Peki, bu iki gelişme yanlış şeyler mi? Yani Cumhurbaşkanı Erdoğan’ın faize karşı duruşu ve Merkez Bankası’nın faizleri düşürme politikası yanlış mı? Hayır. Şunu net ifade etmek gerekir ki bu iki karar da doğru kararlar.
Son günlerde kur üzerinden yaşananlar ve yaşatılanlar gerçek ekonomiden tamamen uzak siyasi hedefleri olan bir operasyon. Ve bu operasyonu yapanlar yıllardır alışmış oldukları faiz sömürüsünün devam etmesini istiyorlar.
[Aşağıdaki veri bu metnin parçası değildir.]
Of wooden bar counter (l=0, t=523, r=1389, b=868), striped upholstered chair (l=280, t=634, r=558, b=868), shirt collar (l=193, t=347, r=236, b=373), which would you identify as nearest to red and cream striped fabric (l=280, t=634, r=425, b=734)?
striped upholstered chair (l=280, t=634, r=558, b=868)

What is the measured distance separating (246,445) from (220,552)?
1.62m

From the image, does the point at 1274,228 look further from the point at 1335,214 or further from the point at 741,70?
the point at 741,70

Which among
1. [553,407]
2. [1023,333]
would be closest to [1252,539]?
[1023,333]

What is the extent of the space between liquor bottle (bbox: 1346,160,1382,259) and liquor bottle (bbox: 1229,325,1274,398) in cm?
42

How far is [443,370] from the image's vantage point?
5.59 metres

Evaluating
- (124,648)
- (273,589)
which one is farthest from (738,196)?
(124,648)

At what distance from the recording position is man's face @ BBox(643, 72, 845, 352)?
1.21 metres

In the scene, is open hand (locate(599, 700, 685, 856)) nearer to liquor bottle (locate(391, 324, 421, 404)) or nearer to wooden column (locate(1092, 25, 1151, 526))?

Bu sömürünün karşısında durma cüretinde bulunan iktidarı da bertaraf etmek istiyorlar.
Onlar Türkiye’yi adeta bir inek gibi faiz üzerinden onlarca yıldır sağan ve bu sağdıkları ile de semiren kesimler… Tüm olumsuz gelişmelere rağmen eğer bu doğru duruş bir bedel ödemeyi gerektiriyorsa bu bedel de ne kadar acı da olsa ödenmeli şüphesiz.
KÜRESEL TEMEL GIDA FİYATLARI SON 10 YILIN EN YÜKSEK SEVİYESİNDE
Şurayı es geçmemek gerekiyor bugün Türkiye’ye kur üzerinden yapılan ve siyasi hedefleri olan ekonomik operasyon nedeniyle yaşanan zorluklar, yokluklar ve yoksunluklara benzer sıkıntılar sadece ülkemizde değil küresel anlamda tüm ülkelerde az veya çok yaşanıyor. Bakınız Birleşmiş Millertler'in Gıda Ajansı'nın verilerine göre Ekim ayı itibariyle dünya genelindeki temel gıda fiyatları son 10 yılın en yüksek seviyesini gördü. Tabi ki bunun her ülkeye olduğu gibi ülkemize de yansımaları var.
EKMEK, ZAM CANAVARININ AĞZINDA
Fakat hemen her gün artık kuruş kuruş değil lira lira artan döviz fiyatları hammadde fiyatlarını rekor seviyelere taşıyor. En temel gıda olan ekmek fiyatları son günlerde aldı başını gitti. En son Gaziantep ve İzmir’de ekmeğe zam gelirken Ağrı’da fırıncılar istedikleri zam verilinceye kadar ekmek dağıtımını durduklarını açıkladılar.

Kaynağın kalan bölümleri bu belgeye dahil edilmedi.